Animal foi sequestrado em SP e encontrado no criadouro do antigo dono

O leão Rawell que foi sequestrado em Monte Azul Paulista (SP) e levado para o criadouro do ex-dono em Maringá, no norte do Paraná, deve continuar no local por tempo interminado. A informação foi confirmada ao pelo delegado Leandro Roque. Ele disse ainda que o ex-dono do animal Ary Borges, que é suspeito de ter cometido o sequestro, deve se apresentar à polícia juntamente com o advogado para dar explicações sobre o caso ainda nesta segunda-feira (5). A princípio ele teria doado o leão, há cinco anos, para o criadouro em São Paulo.


Ex-dono de leão que reapareceu após sumiço explica hoje

No sábado (3), um funcionário do criadouro de Maringá foi preso por desobediência porque não permitiu que os policiais entrassem no local. Segundo o delegado Leandro, o furto do animal ocorreu após uma discussão entre os donos dos criadouros do Paraná e de São Paulo.

"O Ary apresentou um documento do Ibama que diz que ele é o fiel depositário do animal. Eles tentaram entrar em acordo, mas não conseguiram. Foi aí que o Ary decidiu agir com as próprias mãos", afirmou o delegado.

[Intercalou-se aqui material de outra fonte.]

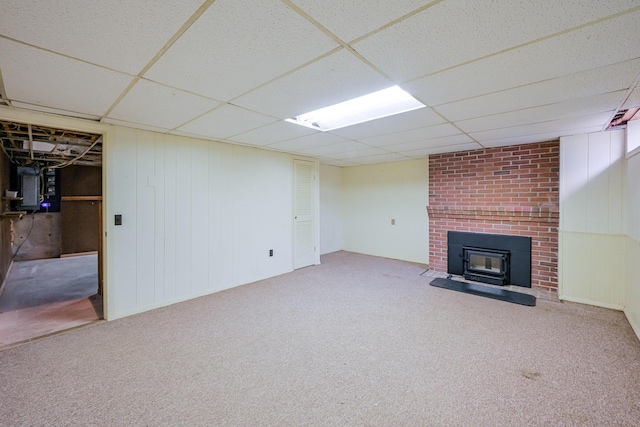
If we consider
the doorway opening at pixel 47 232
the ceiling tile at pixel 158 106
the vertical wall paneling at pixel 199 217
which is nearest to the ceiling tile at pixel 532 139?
the ceiling tile at pixel 158 106

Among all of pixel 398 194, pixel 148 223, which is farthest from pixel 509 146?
pixel 148 223

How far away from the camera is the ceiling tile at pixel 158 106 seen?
209 cm

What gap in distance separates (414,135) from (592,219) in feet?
7.84

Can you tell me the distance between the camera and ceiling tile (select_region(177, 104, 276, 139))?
8.47 feet

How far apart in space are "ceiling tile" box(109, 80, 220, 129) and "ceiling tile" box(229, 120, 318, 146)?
75cm

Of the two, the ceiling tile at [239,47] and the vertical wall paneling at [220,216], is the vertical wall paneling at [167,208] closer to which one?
the vertical wall paneling at [220,216]

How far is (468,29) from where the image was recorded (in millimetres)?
1345

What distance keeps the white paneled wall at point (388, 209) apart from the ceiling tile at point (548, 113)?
2.38m

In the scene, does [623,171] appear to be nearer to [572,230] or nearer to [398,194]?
[572,230]

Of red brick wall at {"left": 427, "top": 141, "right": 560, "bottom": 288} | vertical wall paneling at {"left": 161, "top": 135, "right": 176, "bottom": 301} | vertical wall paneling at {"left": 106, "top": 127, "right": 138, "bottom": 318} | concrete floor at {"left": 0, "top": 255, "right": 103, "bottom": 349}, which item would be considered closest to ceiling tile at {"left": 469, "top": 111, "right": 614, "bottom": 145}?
red brick wall at {"left": 427, "top": 141, "right": 560, "bottom": 288}

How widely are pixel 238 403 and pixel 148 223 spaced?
242 cm

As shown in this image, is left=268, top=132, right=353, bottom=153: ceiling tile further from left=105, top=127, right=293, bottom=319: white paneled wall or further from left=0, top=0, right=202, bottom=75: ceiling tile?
left=0, top=0, right=202, bottom=75: ceiling tile

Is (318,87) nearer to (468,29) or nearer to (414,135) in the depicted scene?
(468,29)

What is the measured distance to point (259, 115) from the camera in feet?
8.79
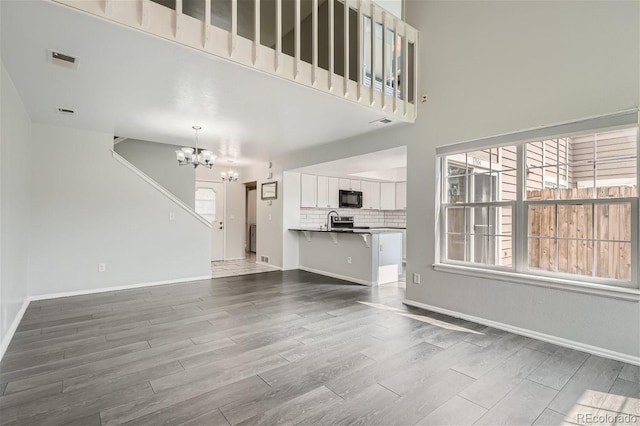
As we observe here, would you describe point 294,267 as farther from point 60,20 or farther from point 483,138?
point 60,20

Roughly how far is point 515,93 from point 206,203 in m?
7.11

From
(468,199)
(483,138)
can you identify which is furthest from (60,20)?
(468,199)

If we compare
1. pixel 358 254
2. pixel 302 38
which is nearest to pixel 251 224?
pixel 358 254

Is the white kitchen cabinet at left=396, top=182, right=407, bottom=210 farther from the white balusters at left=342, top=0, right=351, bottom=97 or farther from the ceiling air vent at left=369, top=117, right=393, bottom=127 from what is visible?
the white balusters at left=342, top=0, right=351, bottom=97

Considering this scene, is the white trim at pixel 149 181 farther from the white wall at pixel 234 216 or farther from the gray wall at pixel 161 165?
the white wall at pixel 234 216

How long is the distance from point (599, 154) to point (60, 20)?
4500 millimetres

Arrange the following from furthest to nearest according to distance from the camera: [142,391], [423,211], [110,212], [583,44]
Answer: [110,212]
[423,211]
[583,44]
[142,391]

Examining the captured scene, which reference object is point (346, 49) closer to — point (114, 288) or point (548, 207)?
point (548, 207)

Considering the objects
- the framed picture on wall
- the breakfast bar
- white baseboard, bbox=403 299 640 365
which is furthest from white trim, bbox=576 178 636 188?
the framed picture on wall

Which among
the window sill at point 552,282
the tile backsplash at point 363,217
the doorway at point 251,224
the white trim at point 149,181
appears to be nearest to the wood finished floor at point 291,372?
the window sill at point 552,282

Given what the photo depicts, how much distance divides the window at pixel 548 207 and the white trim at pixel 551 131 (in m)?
0.04

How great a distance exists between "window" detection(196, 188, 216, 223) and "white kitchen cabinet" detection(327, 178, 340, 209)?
3.09 m

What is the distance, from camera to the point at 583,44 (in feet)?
9.50

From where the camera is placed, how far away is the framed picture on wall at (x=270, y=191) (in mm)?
7186
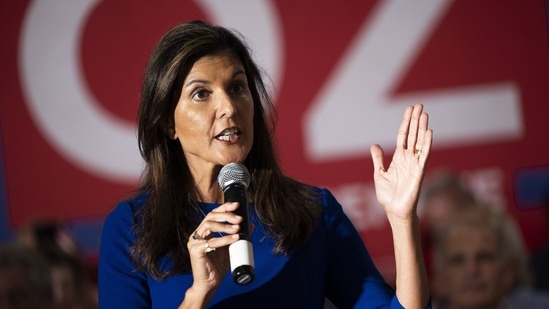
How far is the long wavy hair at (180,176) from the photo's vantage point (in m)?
2.38

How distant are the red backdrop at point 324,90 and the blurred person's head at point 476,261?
1.13 metres

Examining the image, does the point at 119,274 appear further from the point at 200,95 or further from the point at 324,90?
the point at 324,90

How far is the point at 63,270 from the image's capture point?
468cm

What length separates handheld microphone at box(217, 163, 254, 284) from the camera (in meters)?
1.94

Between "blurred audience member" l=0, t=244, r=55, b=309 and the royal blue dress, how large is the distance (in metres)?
1.35

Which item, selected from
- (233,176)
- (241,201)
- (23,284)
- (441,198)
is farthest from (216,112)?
(441,198)

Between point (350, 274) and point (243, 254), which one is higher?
point (243, 254)

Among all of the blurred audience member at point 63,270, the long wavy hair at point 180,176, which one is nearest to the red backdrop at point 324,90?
the blurred audience member at point 63,270

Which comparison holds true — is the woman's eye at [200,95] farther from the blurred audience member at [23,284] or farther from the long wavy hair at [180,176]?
the blurred audience member at [23,284]

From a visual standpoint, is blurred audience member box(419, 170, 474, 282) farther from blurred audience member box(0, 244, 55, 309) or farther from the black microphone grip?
the black microphone grip

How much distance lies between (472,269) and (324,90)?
5.74 ft

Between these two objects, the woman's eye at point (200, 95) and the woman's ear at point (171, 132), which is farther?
the woman's ear at point (171, 132)

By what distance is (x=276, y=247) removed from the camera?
2393 millimetres

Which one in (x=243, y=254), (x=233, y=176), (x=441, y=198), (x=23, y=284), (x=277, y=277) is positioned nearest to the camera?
(x=243, y=254)
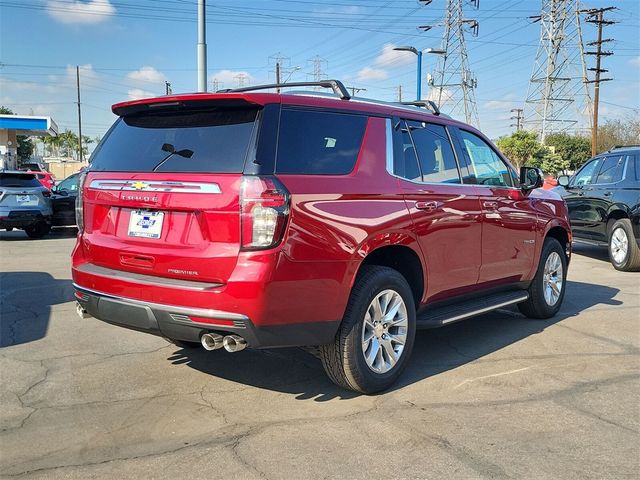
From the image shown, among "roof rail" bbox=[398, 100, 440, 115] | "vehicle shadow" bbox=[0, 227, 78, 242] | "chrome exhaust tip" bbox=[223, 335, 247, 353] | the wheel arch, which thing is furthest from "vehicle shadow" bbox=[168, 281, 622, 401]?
"vehicle shadow" bbox=[0, 227, 78, 242]

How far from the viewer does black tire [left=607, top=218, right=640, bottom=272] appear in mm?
9305

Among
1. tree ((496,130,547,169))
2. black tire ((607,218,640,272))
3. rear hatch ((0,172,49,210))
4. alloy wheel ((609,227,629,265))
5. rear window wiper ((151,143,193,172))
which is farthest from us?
tree ((496,130,547,169))

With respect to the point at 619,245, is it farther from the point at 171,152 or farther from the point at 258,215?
the point at 171,152

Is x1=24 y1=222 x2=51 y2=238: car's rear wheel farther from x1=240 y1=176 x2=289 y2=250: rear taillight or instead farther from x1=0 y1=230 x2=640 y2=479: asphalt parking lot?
x1=240 y1=176 x2=289 y2=250: rear taillight

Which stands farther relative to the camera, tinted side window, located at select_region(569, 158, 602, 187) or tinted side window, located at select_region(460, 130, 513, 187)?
tinted side window, located at select_region(569, 158, 602, 187)

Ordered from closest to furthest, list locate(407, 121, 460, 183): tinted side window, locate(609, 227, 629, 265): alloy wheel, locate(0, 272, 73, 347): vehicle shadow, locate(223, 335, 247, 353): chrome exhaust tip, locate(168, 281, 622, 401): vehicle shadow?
locate(223, 335, 247, 353): chrome exhaust tip
locate(168, 281, 622, 401): vehicle shadow
locate(407, 121, 460, 183): tinted side window
locate(0, 272, 73, 347): vehicle shadow
locate(609, 227, 629, 265): alloy wheel

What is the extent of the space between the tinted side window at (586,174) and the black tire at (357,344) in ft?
25.7

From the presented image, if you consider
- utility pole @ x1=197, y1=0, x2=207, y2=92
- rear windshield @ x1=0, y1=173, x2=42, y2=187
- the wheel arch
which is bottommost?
the wheel arch

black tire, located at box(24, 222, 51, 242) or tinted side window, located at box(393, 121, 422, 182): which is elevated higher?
tinted side window, located at box(393, 121, 422, 182)

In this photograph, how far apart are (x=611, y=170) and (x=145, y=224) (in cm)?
870

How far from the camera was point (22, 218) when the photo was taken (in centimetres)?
1314

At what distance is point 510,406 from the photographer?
157 inches

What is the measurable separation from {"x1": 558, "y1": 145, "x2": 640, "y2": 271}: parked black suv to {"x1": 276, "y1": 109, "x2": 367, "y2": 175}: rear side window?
6.88 metres

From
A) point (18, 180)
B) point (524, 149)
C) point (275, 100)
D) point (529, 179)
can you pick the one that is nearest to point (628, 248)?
point (529, 179)
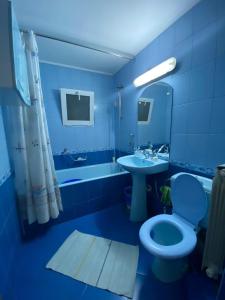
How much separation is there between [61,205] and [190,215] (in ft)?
4.74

Já o delegado Carlos Arnaldo Nicodemos Andrade, que investiga o caso no interior de São Paulo, confirmou que Ary doou o felino em 2009 ao centro de reabilitação de onde o animal foi levado. ?Temos a cópia desse documento que dá ciência da doação, datado de 2009, com doação assinada pelo Ary. Não existe outro documento posterior, não é do meu conhecimento?, afirmou o delegado.

Entenda o caso

O animal tem 9 anos e foi sequestrado na quinta-feira (1º). O médico Oswaldo Garcia Junior, dono do criadouro onde Rawell estava, diz que homens arrombaram o portão do centro de reabilitação, abriram a jaula e sequestraram o felino.Imagens de câmeras de segurança de uma chácara vizinha mostram uma caminhonete invadindo o criadouro com um objeto parecido com uma jaula na carroceria.

Nas gravações também aparecem dois homens andando pela rua que dá acesso ao local com um objeto que, segundo a polícia, pode ter sido usado para sedá-lo. Os homens saem em marcha a ré e vão embora carregando o felino, ainda conforme a polícia.

Uma perícia feita no local do crime apontou que o leão provavelmente foi dopado e arrastado antes de ser sequestrado. Segundo o perito criminal Nilceu Fortunato, os criminosos sabiam bem como lidar com o animal.

Sem autorização

Em 2013, o Instituto Brasileiro do Meio Ambiente e dos Recursos Naturais Renováveis (Ibama) informou que o mandenedouro de Ary Borges não tem autorização para reproduzir felinos em cativeiro.

A informação foi divulgada após a Justiça de determinar a vasectomia em 12 tigres do local. Segundo o Ibama, Ary não pode reproduzir nem vender os felinos, tem apenas a autorização para mantê-los em cativeiro.